Eternal life. This is where our Good Shepherd is taking us. He will lead us through the valley of the shadow of death, and we will come through with him safe and sound and whole on the other side. Jesus leads the way. His resurrection guarantees our resurrection. Follow him where he leads, and you will come out all right–literally, all, right. Everything made whole and complete, better than ever, to last forever. No more death. No more tears. No more sorrow. No more terrorist bombings that blow off limbs. No more ammonium nitrate explosions that wipe out towns. None of that. Everything whole and complete and made new again, including our bodies and including a restored creation. This is where our shepherd is leading us. “Surely goodness and mercy shall follow me all the days of my life, and I shall dwell in the house of the Lord forever.”

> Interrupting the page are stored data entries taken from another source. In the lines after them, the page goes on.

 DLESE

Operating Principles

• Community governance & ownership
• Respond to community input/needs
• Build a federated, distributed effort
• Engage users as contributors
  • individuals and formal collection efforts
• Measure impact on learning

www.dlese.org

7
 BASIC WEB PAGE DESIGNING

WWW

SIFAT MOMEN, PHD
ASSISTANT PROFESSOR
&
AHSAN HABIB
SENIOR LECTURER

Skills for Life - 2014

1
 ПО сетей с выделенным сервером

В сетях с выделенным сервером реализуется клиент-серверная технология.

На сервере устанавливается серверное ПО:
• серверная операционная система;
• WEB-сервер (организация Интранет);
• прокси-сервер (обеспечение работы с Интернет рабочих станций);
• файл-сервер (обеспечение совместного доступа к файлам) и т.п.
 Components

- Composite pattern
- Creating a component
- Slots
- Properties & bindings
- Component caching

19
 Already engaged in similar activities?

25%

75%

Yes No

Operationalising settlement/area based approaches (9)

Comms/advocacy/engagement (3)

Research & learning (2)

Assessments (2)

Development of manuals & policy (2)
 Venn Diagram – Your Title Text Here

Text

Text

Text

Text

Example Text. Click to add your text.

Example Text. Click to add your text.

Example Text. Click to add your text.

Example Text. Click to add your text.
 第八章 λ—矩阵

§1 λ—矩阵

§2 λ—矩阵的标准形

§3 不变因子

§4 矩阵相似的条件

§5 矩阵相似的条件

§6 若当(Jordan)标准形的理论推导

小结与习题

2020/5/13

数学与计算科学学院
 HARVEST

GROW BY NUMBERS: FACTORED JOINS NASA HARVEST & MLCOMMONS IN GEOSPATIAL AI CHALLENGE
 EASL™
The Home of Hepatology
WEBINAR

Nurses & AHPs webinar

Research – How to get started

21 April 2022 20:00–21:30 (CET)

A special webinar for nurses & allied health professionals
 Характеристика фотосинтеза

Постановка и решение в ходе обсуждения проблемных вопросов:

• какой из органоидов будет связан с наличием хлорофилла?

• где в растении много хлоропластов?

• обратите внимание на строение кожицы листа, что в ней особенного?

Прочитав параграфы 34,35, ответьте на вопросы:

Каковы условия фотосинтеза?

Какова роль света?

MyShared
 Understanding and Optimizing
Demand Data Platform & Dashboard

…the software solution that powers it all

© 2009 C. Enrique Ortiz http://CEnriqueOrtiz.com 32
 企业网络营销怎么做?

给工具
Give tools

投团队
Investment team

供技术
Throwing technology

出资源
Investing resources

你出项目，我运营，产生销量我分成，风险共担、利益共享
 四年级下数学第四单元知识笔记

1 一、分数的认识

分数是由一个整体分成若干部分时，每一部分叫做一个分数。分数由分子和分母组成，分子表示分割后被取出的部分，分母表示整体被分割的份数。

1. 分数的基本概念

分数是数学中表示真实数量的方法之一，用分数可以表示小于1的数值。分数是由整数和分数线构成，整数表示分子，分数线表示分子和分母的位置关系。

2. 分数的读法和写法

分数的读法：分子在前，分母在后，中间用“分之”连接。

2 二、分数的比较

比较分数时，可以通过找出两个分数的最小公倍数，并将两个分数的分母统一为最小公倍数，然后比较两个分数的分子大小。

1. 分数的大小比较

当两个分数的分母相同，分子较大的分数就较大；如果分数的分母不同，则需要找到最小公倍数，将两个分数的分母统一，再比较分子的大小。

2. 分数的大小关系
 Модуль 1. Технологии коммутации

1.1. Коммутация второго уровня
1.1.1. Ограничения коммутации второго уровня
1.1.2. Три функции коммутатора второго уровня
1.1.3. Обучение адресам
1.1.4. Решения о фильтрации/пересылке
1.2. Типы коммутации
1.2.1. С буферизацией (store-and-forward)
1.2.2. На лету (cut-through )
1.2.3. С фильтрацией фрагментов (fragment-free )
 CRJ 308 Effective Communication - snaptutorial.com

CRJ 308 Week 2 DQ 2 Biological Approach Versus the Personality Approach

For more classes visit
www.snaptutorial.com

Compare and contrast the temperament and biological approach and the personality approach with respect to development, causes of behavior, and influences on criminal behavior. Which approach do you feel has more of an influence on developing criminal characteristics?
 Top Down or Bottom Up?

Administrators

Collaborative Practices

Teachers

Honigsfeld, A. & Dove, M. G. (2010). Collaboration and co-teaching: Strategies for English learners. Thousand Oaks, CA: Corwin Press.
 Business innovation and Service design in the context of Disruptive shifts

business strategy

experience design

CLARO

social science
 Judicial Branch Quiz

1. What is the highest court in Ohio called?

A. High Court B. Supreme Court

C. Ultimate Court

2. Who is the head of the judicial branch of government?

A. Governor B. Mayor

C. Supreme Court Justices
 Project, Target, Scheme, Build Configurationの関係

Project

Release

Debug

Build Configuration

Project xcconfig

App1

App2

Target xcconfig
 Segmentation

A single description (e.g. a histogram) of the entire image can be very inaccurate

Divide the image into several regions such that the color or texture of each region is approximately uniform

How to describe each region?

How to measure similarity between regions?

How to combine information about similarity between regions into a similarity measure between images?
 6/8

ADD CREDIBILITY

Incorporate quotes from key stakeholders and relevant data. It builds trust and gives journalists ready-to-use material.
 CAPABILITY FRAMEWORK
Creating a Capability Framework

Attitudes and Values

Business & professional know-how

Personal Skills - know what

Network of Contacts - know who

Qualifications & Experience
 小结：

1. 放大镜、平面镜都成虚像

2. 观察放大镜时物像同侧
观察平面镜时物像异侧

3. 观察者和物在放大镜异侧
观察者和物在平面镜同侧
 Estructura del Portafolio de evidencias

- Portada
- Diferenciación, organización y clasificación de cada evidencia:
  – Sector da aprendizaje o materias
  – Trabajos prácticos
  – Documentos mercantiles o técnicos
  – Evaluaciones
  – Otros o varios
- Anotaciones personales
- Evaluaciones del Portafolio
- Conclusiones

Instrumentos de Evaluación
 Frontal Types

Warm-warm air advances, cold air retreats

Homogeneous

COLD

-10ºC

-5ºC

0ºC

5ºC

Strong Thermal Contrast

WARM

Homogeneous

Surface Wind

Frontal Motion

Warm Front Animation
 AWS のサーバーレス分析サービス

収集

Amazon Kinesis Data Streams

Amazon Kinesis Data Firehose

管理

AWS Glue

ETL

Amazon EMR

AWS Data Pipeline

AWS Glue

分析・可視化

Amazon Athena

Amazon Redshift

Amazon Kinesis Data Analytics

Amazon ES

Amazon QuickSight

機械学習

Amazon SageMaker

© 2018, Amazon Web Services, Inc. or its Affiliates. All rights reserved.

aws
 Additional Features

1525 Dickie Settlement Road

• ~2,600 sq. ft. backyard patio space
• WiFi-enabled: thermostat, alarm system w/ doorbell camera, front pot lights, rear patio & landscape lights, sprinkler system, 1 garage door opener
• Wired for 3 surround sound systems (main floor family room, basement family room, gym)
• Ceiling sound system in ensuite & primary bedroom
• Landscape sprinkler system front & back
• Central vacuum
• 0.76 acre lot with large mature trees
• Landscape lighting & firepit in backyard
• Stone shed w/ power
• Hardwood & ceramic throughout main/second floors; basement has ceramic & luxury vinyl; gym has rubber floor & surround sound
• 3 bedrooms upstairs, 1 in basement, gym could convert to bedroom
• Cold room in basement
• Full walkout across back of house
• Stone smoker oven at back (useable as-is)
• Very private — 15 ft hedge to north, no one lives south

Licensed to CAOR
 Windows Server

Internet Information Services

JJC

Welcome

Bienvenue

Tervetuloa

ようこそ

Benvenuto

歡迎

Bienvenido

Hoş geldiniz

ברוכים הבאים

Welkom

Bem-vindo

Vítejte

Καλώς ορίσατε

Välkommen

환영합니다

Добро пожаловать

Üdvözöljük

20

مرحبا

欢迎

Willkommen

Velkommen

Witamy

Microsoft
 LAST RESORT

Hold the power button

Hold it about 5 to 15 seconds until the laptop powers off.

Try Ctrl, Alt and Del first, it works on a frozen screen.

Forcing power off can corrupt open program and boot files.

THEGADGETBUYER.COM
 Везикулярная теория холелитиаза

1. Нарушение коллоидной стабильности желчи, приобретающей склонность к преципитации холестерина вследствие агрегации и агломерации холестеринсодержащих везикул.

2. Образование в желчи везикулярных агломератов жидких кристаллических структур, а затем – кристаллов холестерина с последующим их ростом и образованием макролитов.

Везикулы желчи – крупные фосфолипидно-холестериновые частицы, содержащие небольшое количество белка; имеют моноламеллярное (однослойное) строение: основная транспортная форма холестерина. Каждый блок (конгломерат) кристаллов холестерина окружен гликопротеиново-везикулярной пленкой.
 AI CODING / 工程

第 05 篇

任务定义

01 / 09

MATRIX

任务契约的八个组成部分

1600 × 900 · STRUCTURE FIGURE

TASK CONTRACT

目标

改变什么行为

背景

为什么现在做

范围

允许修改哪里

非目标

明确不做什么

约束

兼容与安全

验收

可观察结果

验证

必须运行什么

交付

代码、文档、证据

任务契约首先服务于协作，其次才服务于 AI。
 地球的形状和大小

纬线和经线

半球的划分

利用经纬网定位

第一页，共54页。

Dear friends, today on this Good Shepherd Sunday, we have seen what our shepherd Jesus has done, is doing, and will do for us his sheep. He laid down his life for us, to redeem us from our sins. He has taken up his life again, in his Easter resurrection, and now his voice is calling us to repentance and to faith, to receive God’s forgiveness. Christ cares for us enough that he sends his church pastors, so that we will not be led astray by error but instead grow strong in truth, the truth of God’s Word. And finally, Christ will lead us through death and on into the life everlasting. These, fellow members of God’s flock, the church–these are the ways in which Christ the Good Shepherd cares for his sheep.